Notably, patients were included only if they were either psychotropic medication free or on a psychotropic medication that was (1) limited to a single SSRI, (2) administered at a steady dose that was not higher than the optimal dose for OCD for the particular agent (e.g., 60 mg of fluoxetine), (3) taken for at least 2 months (8 weeks), and (4) stabilized according to the treating clinician. Patients on chronic SSRI were instructed to take their medication on the testing days, in addition to the challenge drug.
Pharmacological challenge
Participants were administered a single dose of escitalopram (20 mg) or placebo orally, in randomized order, on two separate testing days, approximately 1 week apart.
Neurocognitive assessments
Executive planning was measured using a computerized version of the Tower of London (TOL) task from the Cambridge Neuropsychological Test Automated Battery (CANTAB) (CANTABeclipse, Cambridge Cognition Ltd., Cambridge, UK). The same task was administered twice. The task version is also known as the One-Touch Stockings of Cambridge (OTS) task, and the version used had difficulty levels ranging from 1 to 5 move solutions. Three hours after ingestion of escitalopram/placebo, participants underwent magnetic resonance imaging (MRI) for an hour (these data will be reported separately). The TOL task was undertaken subsequently, approximately 4 h following ingestion of escitalopram or placebo. The rationale for using this timing schedule was based on the pharmacokinetic profile of escitalopram, with peak plasma concentration levels (PPCLs) being expected 3–4 h after oral dosing (Rao 2007).

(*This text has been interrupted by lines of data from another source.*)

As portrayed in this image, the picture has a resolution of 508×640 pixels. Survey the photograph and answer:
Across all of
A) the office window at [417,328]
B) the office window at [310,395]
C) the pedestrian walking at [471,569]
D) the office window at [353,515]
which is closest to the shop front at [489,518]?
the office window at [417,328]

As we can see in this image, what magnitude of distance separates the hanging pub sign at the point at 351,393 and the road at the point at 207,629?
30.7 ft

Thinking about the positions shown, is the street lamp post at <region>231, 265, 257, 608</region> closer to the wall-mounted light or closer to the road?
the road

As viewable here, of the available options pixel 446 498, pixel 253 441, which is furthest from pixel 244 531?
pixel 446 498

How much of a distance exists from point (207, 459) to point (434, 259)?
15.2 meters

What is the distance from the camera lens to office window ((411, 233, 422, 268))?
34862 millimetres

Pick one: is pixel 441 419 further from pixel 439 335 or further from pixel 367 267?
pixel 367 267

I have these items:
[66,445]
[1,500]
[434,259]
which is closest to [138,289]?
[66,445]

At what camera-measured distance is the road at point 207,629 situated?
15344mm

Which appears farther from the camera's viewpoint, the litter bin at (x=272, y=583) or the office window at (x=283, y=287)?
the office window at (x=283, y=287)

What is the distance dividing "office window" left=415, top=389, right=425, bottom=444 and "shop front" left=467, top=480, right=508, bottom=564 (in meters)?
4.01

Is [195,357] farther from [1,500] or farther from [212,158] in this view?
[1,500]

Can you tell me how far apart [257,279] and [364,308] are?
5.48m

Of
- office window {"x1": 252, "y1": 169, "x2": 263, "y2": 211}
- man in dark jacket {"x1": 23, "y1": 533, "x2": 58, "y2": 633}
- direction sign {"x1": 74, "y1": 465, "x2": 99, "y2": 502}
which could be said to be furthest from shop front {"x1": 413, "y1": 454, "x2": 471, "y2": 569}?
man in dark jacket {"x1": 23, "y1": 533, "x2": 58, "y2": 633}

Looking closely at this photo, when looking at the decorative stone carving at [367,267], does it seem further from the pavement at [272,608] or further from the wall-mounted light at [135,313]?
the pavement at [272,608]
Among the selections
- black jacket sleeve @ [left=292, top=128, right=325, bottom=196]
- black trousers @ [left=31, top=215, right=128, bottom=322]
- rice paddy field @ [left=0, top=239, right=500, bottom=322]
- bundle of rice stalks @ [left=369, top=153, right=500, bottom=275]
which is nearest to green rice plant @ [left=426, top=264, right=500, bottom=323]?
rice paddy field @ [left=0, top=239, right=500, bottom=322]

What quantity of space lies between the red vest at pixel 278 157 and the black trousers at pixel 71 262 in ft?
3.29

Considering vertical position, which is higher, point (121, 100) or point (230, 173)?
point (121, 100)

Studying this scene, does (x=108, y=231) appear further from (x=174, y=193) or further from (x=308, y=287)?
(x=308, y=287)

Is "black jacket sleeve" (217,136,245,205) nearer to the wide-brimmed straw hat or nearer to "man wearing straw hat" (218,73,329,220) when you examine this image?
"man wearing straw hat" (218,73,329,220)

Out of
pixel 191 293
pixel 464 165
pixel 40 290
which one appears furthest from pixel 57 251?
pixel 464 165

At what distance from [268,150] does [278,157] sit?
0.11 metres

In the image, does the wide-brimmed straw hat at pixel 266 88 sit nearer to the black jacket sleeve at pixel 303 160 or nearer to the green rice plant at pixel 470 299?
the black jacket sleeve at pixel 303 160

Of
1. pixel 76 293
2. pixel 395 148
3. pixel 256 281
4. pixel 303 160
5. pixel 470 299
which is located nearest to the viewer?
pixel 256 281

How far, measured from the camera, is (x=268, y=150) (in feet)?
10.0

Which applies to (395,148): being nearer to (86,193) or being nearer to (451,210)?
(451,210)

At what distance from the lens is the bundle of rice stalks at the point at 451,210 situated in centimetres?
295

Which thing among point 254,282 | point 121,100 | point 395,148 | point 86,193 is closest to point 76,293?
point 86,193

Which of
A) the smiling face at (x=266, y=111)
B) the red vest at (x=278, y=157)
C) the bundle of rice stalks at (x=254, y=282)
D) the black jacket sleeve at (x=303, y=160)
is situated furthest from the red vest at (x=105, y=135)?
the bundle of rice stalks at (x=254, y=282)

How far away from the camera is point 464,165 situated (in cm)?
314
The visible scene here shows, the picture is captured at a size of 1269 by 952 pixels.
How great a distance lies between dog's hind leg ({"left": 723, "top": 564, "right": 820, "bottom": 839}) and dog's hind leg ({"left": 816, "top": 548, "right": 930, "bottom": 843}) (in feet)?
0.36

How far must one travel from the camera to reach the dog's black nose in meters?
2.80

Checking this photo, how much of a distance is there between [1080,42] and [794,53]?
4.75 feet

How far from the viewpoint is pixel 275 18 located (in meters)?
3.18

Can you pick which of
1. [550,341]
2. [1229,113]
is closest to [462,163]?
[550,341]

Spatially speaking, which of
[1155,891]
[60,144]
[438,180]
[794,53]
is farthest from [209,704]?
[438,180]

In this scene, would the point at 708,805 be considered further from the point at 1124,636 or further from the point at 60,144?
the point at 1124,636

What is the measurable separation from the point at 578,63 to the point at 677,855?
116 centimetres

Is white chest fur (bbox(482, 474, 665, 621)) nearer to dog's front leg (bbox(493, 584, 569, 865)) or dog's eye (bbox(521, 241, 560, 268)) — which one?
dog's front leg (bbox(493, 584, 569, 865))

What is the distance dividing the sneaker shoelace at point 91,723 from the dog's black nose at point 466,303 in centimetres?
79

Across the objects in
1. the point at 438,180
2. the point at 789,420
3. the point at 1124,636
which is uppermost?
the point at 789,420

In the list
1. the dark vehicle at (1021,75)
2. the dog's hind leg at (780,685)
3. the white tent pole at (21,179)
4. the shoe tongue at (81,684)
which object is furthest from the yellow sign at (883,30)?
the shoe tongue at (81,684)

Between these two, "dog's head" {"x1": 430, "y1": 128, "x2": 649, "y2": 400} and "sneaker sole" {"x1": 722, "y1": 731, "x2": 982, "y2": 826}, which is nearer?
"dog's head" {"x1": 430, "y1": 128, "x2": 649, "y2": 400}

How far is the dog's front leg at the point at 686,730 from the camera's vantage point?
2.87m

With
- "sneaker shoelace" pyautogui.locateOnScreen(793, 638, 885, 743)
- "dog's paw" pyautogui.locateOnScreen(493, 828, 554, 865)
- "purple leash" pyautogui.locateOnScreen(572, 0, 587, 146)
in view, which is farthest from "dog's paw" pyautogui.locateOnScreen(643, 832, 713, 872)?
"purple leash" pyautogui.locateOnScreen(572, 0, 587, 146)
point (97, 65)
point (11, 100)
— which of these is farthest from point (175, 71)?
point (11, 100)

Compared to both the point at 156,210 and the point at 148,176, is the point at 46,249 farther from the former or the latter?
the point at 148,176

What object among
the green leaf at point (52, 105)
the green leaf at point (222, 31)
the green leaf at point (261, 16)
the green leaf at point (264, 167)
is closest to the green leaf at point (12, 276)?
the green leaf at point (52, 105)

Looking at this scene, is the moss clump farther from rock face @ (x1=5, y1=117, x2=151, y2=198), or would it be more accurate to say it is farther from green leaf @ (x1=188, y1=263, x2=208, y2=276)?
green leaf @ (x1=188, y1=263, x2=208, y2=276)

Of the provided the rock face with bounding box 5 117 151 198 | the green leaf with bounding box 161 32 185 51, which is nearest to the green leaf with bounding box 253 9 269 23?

During the administration of this computerized task, participants were presented with two sets of coloured balls, each arranged within three stacks, and instructed to calculate the minimum possible number of moves required to rearrange one set of coloured balls to match the other. They then indicated their calculation of the minimum number of moves required, by pressing the corresponding box for each choice (1–5) on the touch screen of the computer. When incorrect, the participants were instructed to try again. The key outcome measure on the task is the number of choices made by the participant to obtain the correct solution. A higher number of mean choices to obtain the correct solution suggests poorer performance on the task.
Data analyses
Demographic characteristics of the groups were compared using mixed model of analysis of variance (ANOVA) with post hoc t tests where any trend (p < 0.1) or significant effects of group were found. Post hoc tests were conducted for trend-significant main effects because (i) ANOVA is overly conservative given that two groups were expected to show similar performance rather than different performance (i.e., patients with OCD and relatives) and (ii) the sample size in the relatives group was relatively lower. Performance on the TOL task was analysed by means of a repeated measures analysis of variance using a mixed model approach (including a restricted maximum likelihood test, or REML). All data were analysed using Statistica 9.0 for Windows (Statsoft, Tulsa, Oklahoma). The following factors were included as variables in the analyses: group (i.e., OCD, relative or control), the type of treatment (escitalopram or placebo), and the task variables. A subset of the OCD sample was taking chronic SSRI medications at the time of their participation. In a subsequent analysis, we compared the performance on the study tasks between patients with OCD on chronic treatment with those not on any chronic psychotropic medication.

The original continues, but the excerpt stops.